We have been reassured about the future of the club through the Q&A sessions that Nigel and Danny have hosted over recent weeks (Football Nerd Orient Ramblings – Who knows what the future holds for football as we know it, but Nigel and Danny provide some reassurance for Orient fans.) there are however some very real concerns for the future of football as a whole. Following on from the tragic demise of Bury last summer, last week we saw Wigan Athletic go into administration, while rumours continue to abound about the financial sustainability of other clubs including: Oldham, Southend United and Bolton who survived only by the skin of their teeth last summer. While none of those situations were directly caused by the suspension of football due to the pandemic, they nevertheless further highlight the precarious state of the finances in the ‘football business’, even before clubs had to cease playing matches.
Already we have seen Premier League clubs having to adapt their finances to cope with the loss of matchday revenue despite continuing to benefit from the television income which at that level outweighs matchday revenue. In Leagues One and Two and into Non-League there are relatively very small or no TV deals to fall back on. The inability to play matches behind closed doors, at least until next season means that clubs have had to operate in a bizarre kind of suspended animation with very little money coming in. Furloughing staff, cutting costs as much as possible and releasing players can only go so far, ultimately the survival of clubs can only come when the turnstiles are open once again. When that might be is anyone’s guess though.
Other than to declare the season (highly controversially) complete with teams being declared champions, promoted and relegated on a Points Per Game basis, the EFL has been noticeable by its silence on when teams in the third and fourth tier might be able to resume playing.

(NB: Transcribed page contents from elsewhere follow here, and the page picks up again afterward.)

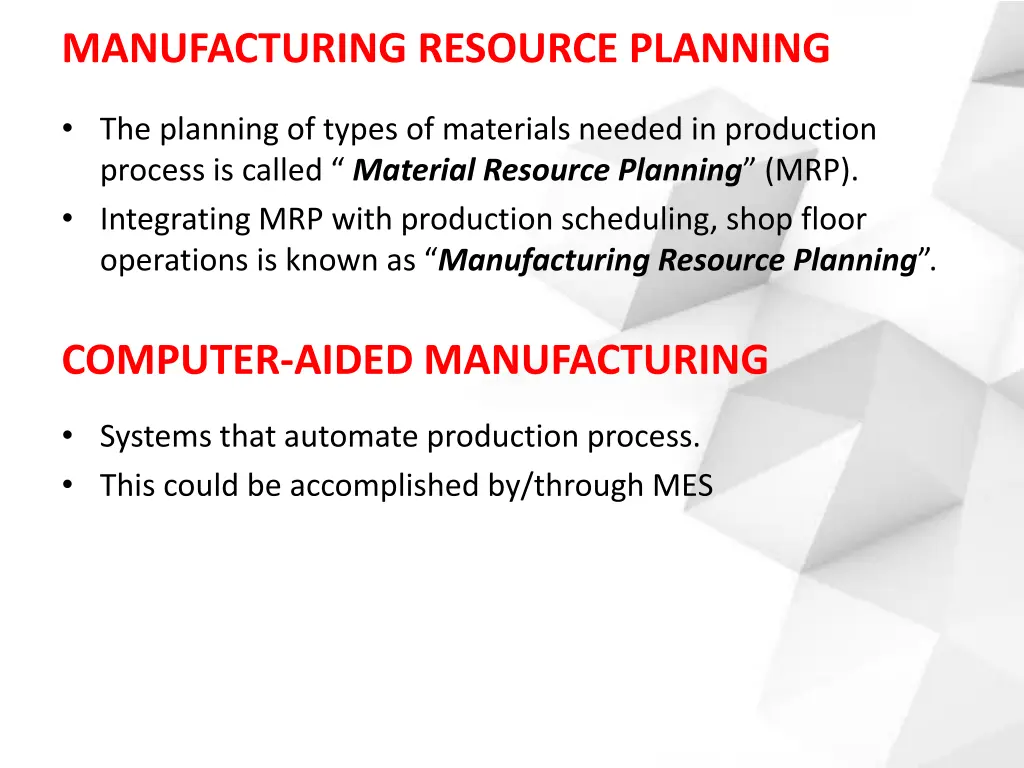 MANUFACTURING RESOURCE PLANNING

• The planning of types of materials needed in production process is called “ Material Resource Planning” (MRP).
• Integrating MRP with production scheduling, shop floor operations is known as “Manufacturing Resource Planning”.

COMPUTER-AIDED MANUFACTURING

• Systems that automate production process.
• This could be accomplished by/through MES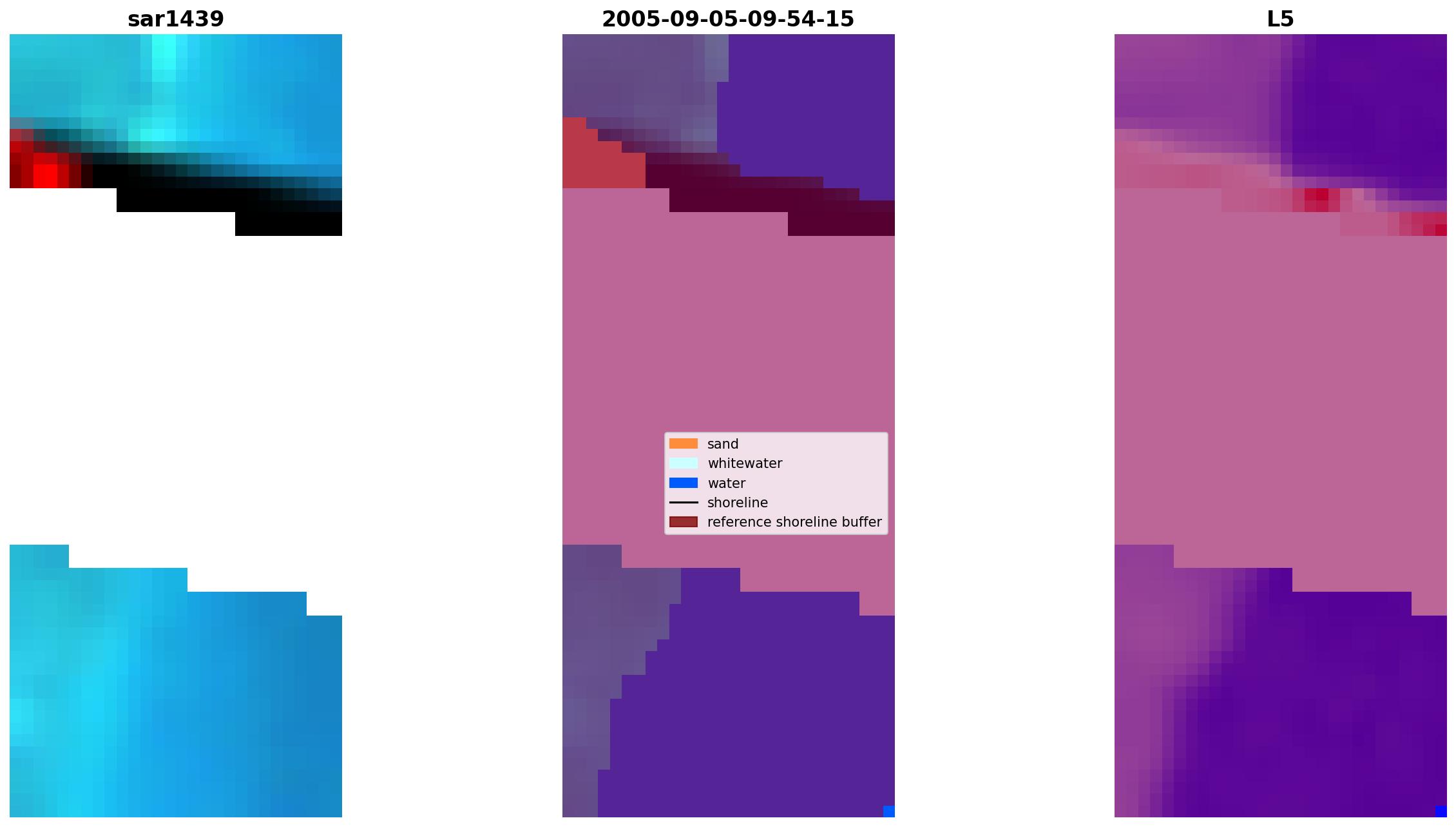 sar1439

2005-09-05-09-54-15

L5

sand
whitewater
water
shoreline
reference shoreline buffer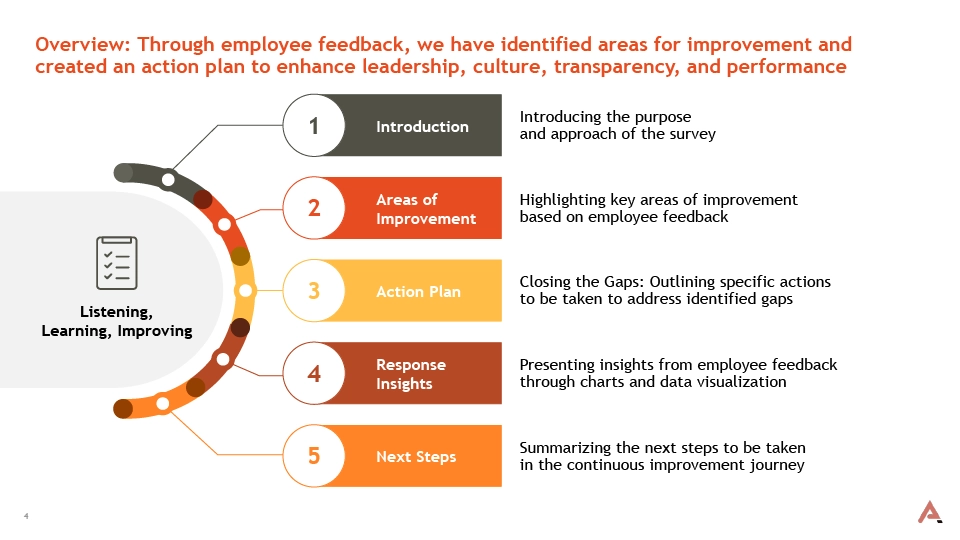 Overview: Through employee feedback, we have identified areas for improvement and created an action plan to enhance leadership, culture, transparency, and performance

Listening, Learning, Improving

1 Introduction
Introducing the purpose and approach of the survey

2 Areas of Improvement
Highlighting key areas of improvement based on employee feedback

3 Action Plan
Closing the Gaps: Outlining specific actions to be taken to address identified gaps

4 Response Insights
Presenting insights from employee feedback through charts and data visualization

5 Next Steps
Summarizing the next steps to be taken in the continuous improvement journey

4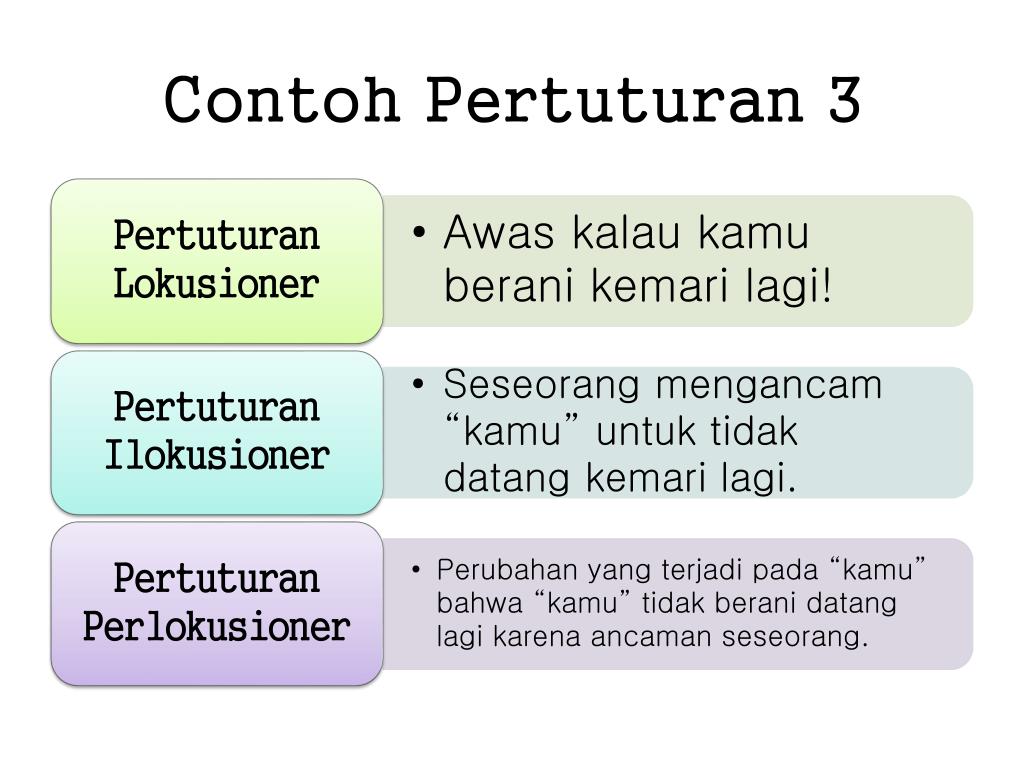 Contoh Pertuturan 3

Pertuturan Lokusioner

• Awas kalau kamu berani kemari lagi!

Pertuturan Ilokusioner

• Seseorang mengancam “kamu” untuk tidak datang kemari lagi.

Pertuturan Perlokusioner

• Perubahan yang terjadi pada “kamu” bahwa “kamu” tidak berani datang lagi karena ancaman seseorang.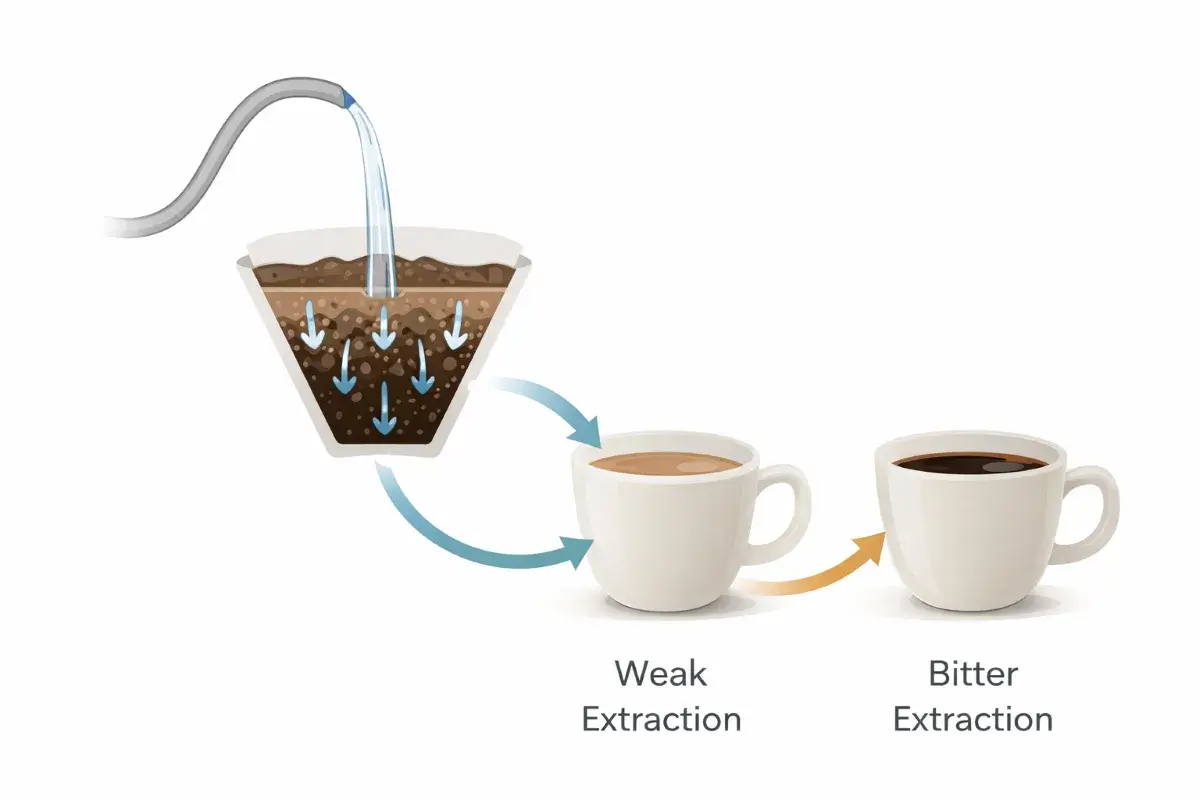 Weak Extraction

Bitter Extraction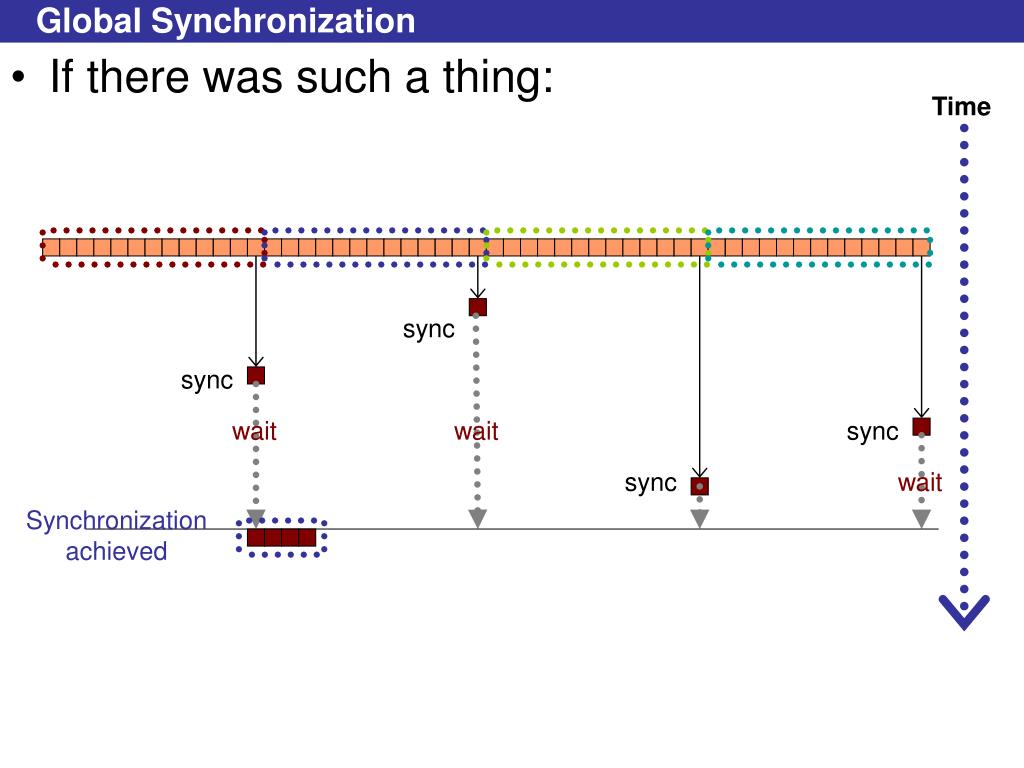 Global Synchronization

• If there was such a thing:

Time

sync

sync

wait

wait

sync

sync

wait

Synchronization achieved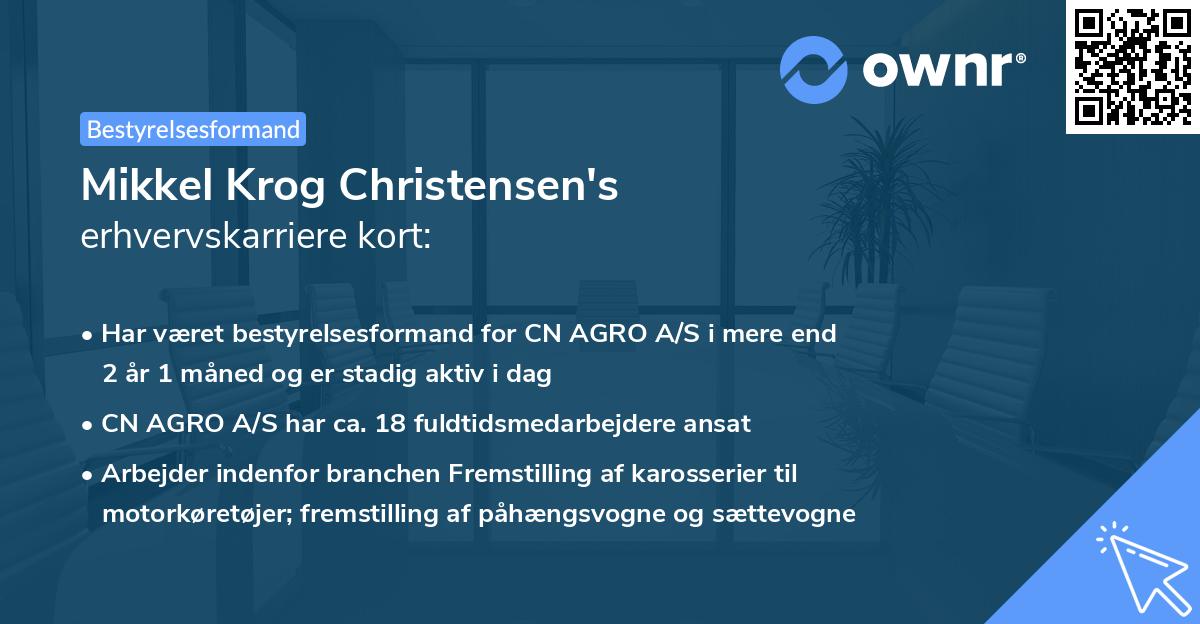 ownr®

Bestyrelsesformand

Mikkel Krog Christensen's
erhvervskarriere kort:

• Har været bestyrelsesformand for CN AGRO A/S i mere end 2 år 1 måned og er stadig aktiv i dag
• CN AGRO A/S har ca. 18 fuldtidsmedarbejdere ansat
• Arbejder indenfor branchen Fremstilling af karosserier til motorkøretøjer; fremstilling af påhængsvogne og sættevogne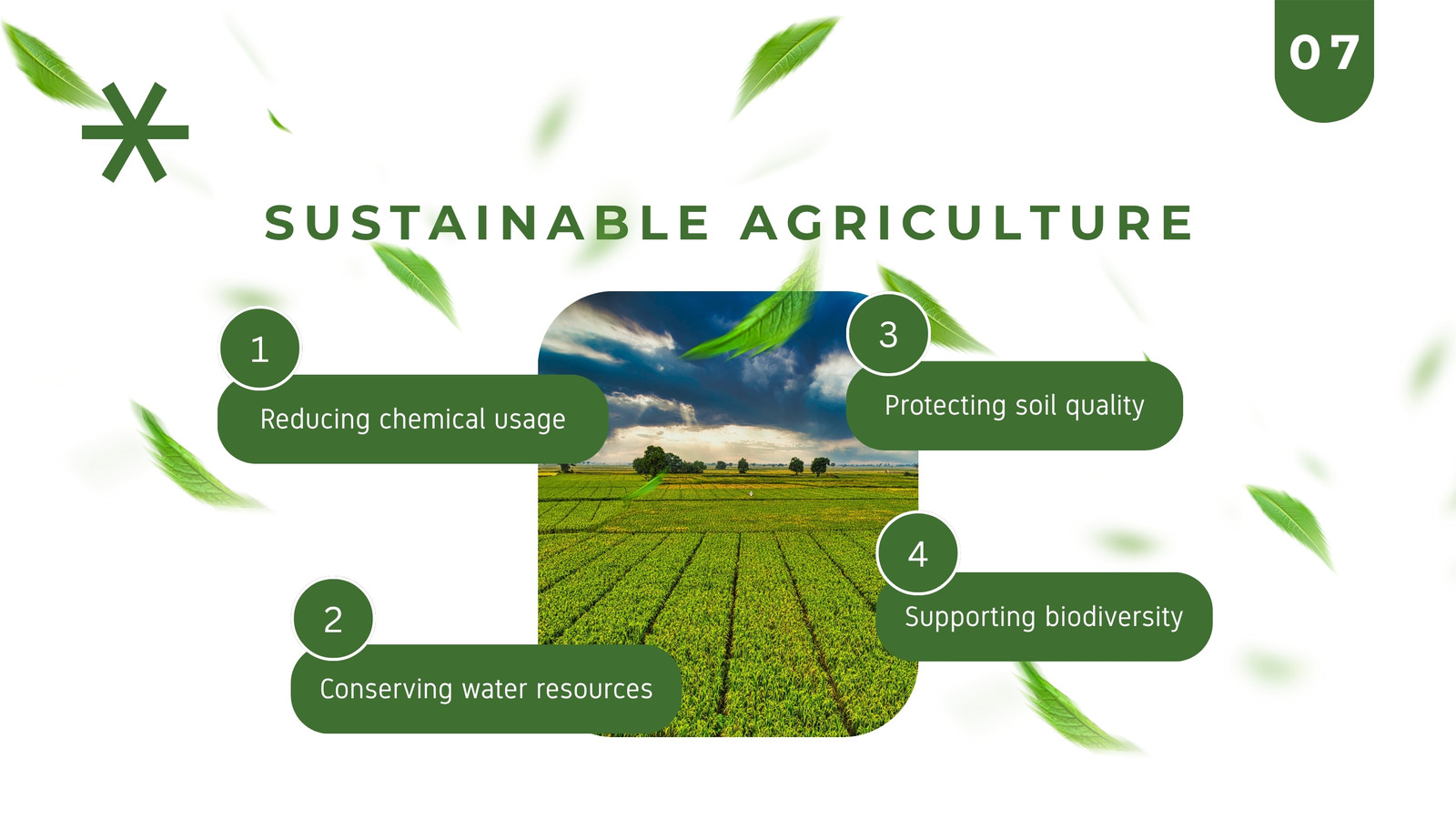 07

SUSTAINABLE AGRICULTURE

1
Reducing chemical usage

2
Conserving water resources

3
Protecting soil quality

4
Supporting biodiversity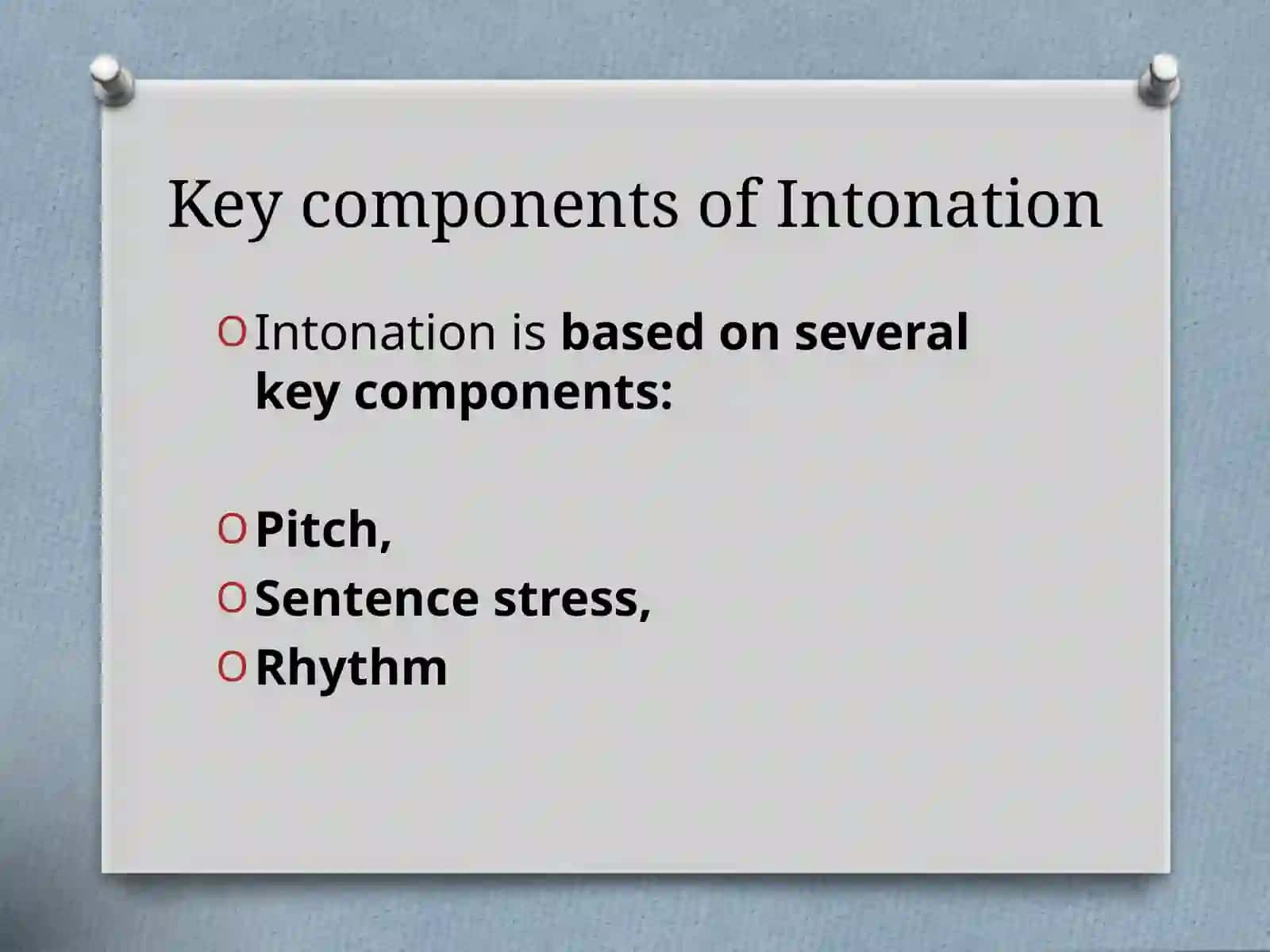 Key components of Intonation

O Intonation is based on several key components:

O Pitch,
O Sentence stress,
O Rhythm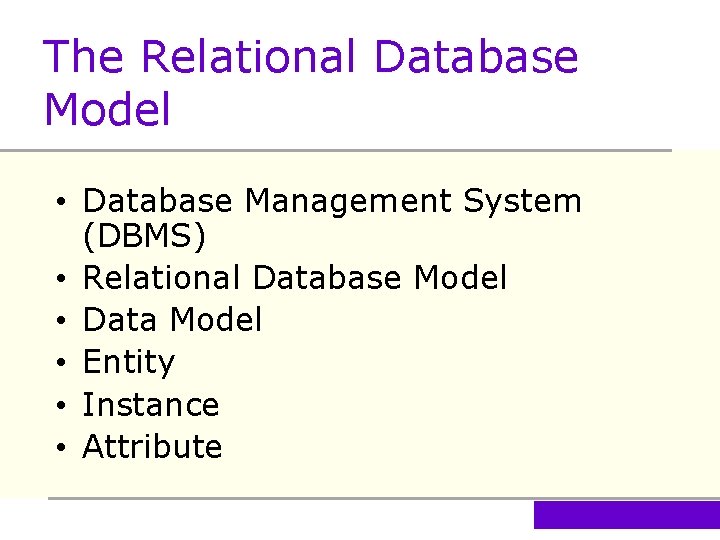 The Relational Database Model

• Database Management System (DBMS)
• Relational Database Model
• Data Model
• Entity
• Instance
• Attribute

Let alone when they might be able to do so in front of supporters.
Speaking at the beginning of May in an appearance before the Department for Culture Media and Sport Rick Parry, former Chief Executive of Liverpool and current Chairman of the Football League, suggested that a “£200 million hole” will exist in the finances of EFL clubs by September. While Huddersfield Town owner Phil Hodgkinson suggested recently that around “50 or 60” clubs were in danger of going bust if supporters were not allowed to attend fixtures next season, and Salford City co-owner Gary Neville revealed his fear that: “there will be clubs considering going into administration in the next three to four months, basically just to save themselves… Everybody’s looking down at their own feet and they’re not seeing the carnage that’s coming economically in the next three to four months.” Worrying stuff indeed!
At the risk of clutching at the straws of optimism, maybe the financial crisis facing football might cause some form of reboot. If, or to keep up the positive thoughts when, football in the lower leagues and non-league comes back might it prove more attractive to people hit hard in the pocket by the resultant financial crisis after the lockdown? Will fans eschew being fleeced by the uber-rich Premier League clubs and instead seek out their local side, whatever level they play at, and invest their time, energy and money in that instead? It was already starting to happen as people simply couldn’t afford the associated costs of what they could watch for the most part on TV. Might true football fans prefer being involved with a proper football club rather than a commercially focused business that exists for the barely disguised intention of generating as much cash as possible for foreign billionaire owners (Hi Mr Kroenke!).
For now though we have to continue to live in some form of limbo with the blind faith that football as we know it will pull through, that as many clubs as possible will survive and that one day we will all be back doing what we love the most, watching our clubs play in the grounds that we have all been missing so incredibly much. Hell, we might even be able to go back to our regular haunts for a pre-match pint…socially distanced of course!